With the storage and privileges completed, we’re two-thirds through the basic setup. The next step is to configure the NAS’ and its hardware. You could have started with this too as it doesn’t matter in what order you do what.
A lot of ASUSTOR’s NAS’ come with multiple LAN ports. These can be configured for different networks, but a more likely scenario is a linking of them. ADM 3.0 supports all 7 link aggregation modes, making the choice yours. PPTP and OpenVPN connections are also configured from here, and so are possible proxy settings.
ADM allows you to control various hardware aspects of your NAS. This includes the power management, LED usage, and fan speeds. The LED brightness can be lowered for a less intensive effect. You can also disable specific LEDs to prevent blinking distractions. The built-in alarm buffer can also be disabled/enabled for various events. You can also control when the installed drives should enter hibernation and sleep modes. There’s also support for EuP and other power settings such as WOL. The last panel here is for the fan speed. By default, it is set to automatic.

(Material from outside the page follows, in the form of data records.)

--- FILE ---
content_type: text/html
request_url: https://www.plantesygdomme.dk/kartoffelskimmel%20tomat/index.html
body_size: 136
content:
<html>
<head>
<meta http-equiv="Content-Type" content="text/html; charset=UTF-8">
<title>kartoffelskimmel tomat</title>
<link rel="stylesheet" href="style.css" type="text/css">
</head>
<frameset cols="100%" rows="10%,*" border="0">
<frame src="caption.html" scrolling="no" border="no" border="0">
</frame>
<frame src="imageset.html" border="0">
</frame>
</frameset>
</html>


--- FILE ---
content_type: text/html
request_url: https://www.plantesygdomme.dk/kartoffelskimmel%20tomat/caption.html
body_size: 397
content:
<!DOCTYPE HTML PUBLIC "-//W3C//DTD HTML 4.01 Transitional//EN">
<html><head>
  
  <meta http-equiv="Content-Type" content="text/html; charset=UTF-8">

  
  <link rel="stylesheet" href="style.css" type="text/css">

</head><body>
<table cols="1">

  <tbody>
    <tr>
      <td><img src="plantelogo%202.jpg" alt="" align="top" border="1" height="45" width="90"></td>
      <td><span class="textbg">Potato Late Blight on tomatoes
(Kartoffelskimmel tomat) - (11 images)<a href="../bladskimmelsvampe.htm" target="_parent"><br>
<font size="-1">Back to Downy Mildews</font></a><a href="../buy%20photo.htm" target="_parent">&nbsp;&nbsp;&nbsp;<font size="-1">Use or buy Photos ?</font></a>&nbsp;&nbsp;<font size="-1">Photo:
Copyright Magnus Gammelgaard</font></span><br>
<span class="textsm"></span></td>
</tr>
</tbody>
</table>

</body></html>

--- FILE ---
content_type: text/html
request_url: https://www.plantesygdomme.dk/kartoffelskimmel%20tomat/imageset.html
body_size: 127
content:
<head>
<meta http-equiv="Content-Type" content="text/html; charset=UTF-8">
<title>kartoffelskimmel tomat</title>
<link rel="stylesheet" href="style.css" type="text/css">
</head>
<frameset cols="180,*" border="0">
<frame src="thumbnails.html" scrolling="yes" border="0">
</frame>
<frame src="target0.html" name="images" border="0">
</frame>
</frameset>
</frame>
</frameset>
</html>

But you can limit it to a specific speed, either slow, medium, or fast.
The energy saver feature could also have been placed under the hardware section as it features a lot of the same settings.
A NAS is a headless unit and headless units need a proper notification system. With ADM, you can easily have the NAS send you notifications via email.
While email is a great system, it’s not always the fastest. There can be delays on the way and that’s not ideal for warnings about your data. Push notifications are a better solution and you can do that with ADM too. With it, connected mobile phones will get the msgs sooner, thereby letting you react faster.
An ASUSTOR NAS always has a default security certificate for secure connections, but organisations might want to upload and use their own. ADM has full support for this and you shouldn’t have any trouble connecting it with any certificate provider. Home users will skip this step, but a lot of business users won’t.
The network recycling bin is a great feature whether you’re a home or business user. Without it, a deleted file on a network share is permanently lost. With it, your network drives have the same security from accidental file deletion as your windows drives have.